Friday, March 28, 2014

1:30pm - 2:30pm

Michael Bourdeaux Research Center

Carroll Library, Room 316

Sponsored by the Keston Center for Religion, Politics, and Society

Alexander Ogorodnikov, longtime Russian religious dissident and Gulag survivor, was born in 1950 and raised "as a normal Soviet child" in an atheist family. However, he questioned the materialistic ideology and as a university student became a Christian. Sent to a psychiatric hospital and later to a prison for dangerous political criminals for his religious activities, Ogorodnikov was released only after Margaret Thatcher and Ronald Reagan intervened. However, the KGB continued harassing him because he refused to compromise his convictions.

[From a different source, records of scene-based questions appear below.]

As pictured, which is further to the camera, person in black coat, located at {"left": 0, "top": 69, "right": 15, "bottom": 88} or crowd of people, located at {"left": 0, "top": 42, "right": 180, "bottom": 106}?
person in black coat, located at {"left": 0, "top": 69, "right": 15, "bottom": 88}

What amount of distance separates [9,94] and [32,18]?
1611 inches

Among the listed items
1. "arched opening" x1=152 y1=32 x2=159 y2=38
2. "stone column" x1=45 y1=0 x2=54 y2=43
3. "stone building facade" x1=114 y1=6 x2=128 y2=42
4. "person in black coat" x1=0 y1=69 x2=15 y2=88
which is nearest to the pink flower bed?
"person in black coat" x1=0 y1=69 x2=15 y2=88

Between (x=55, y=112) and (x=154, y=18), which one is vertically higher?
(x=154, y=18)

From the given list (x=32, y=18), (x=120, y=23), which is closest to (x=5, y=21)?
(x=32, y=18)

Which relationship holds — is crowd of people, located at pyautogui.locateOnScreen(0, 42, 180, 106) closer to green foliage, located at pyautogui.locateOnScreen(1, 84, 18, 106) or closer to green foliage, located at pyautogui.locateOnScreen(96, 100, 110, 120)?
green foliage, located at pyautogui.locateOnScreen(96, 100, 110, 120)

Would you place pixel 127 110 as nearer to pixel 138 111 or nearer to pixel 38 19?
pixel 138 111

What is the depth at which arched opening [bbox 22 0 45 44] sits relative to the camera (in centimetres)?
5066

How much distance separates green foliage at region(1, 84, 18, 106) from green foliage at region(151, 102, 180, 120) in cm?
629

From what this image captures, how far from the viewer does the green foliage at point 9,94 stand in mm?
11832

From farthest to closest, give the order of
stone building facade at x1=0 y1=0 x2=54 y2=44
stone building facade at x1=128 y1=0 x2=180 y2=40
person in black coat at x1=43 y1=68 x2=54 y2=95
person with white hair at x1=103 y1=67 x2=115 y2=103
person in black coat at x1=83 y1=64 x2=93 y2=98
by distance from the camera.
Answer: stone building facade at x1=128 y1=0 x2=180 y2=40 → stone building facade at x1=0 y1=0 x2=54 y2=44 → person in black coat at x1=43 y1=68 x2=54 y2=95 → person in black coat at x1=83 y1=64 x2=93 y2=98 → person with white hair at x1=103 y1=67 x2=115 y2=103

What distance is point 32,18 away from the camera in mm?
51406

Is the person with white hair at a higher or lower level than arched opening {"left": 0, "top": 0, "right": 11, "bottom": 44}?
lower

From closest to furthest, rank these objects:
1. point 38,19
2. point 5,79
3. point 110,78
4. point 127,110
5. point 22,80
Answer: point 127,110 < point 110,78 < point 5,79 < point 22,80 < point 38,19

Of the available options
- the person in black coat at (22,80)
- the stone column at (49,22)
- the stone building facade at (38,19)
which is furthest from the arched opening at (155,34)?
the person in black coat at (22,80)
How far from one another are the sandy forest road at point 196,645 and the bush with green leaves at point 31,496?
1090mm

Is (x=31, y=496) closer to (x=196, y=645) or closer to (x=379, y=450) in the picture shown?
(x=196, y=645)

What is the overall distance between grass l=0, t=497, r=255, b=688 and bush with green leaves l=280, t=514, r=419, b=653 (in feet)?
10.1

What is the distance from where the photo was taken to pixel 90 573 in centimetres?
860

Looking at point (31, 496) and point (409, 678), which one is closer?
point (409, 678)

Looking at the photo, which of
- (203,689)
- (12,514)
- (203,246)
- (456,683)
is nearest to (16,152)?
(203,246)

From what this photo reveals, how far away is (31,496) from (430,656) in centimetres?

Since 1987, Ogorodnikov has continued his religious and human rights activities. He has spoken at international congresses and before parliaments in the United Kingdom, United States, Austria, Belgium, the Netherlands, France, and Germany about the situation in the USSR. He established a Moscow-area soup kitchen and a non-governmental Christian shelter called Island of Hope for girls and under-aged mothers who are victims of drug or domestic abuse. Alexander collected and managed humanitarian aid to Abkhazia, Chechnya, and other regions of Russia.

Ogorodnikov continues work on a book about his experiences. Because special police destroyed his personal archive during one of their searches at his residence, the Keston Archive is the only location of his Christian Seminar documents and underground journals published in the 1980s.